Feature Archive 1 - 1st quarter 2000
(Photo Details Pic A1.0):
FrontLeft "Carawatha Shalwar"- Dove tiger(Poor central demarcation)
FrontLeft "Carawatha Burma"-Standard black tiger(Poor Facial markings)
Middle "Carawatha Samurai"- Standard black tiger(too heavily barred)
2ndBack "Carawatha Saffron" - Champagne tiger(Too few body stripes)
Back "Carawatha Shalimar" - Standard black tiger(Good facial and central demarcation lines)
One of my favourite varieties of fancy mouse are the tiger varieties. In fact some of my first mice back in 1994 were tigers. Standard tiger mice have numerous lines, bars and areas of colour over a fawn coloured background. While the most common or 'standard' tiger colour is black markings on the fawn (pic A1.1), they also come with markings in just about all the colours that self variety mice do, only on a fawn background.

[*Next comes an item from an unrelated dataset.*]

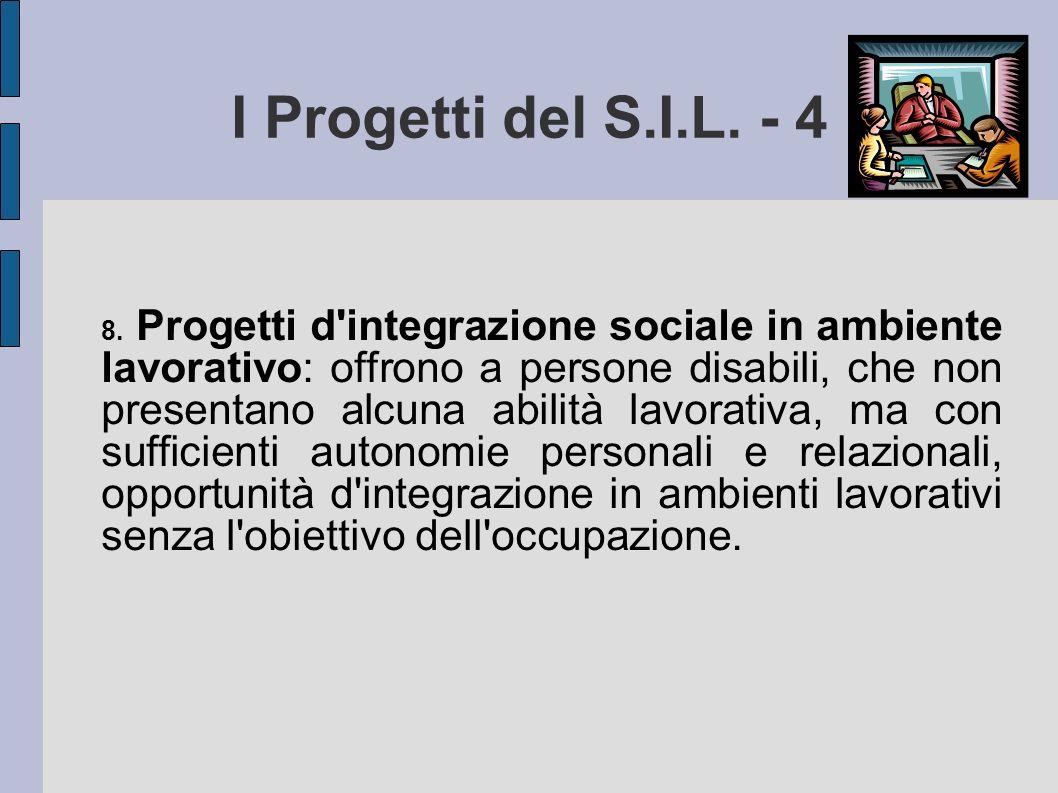 I Progetti del S.I.L. - 4 8. Progetti d'integrazione sociale in ambiente lavorativo: offrono a persone disabili, che non presentano alcuna abilità lav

Tiger mice have gone through phases of popularity in the fancy. They are not an easy type to breed to the standard with markings being very variable in each litter. The variable nature of the gene causing our tiger mice is such that it can cause a mouse to be marked with such heavy barring as to border on shading, making the mouse look like a sable variety, right through to a clear yellow coloured mouse with no barring whatsoever looking as a self would.
In fact many of the self gold mice we see at shows are in fact homozygous tiger mice (Avy Avy in genotype)
See pic A1.2
The gene is called 'dominant Viable yellow' and written A(vy). This is the same gene that in the US is responsible for their mice they call Brindles.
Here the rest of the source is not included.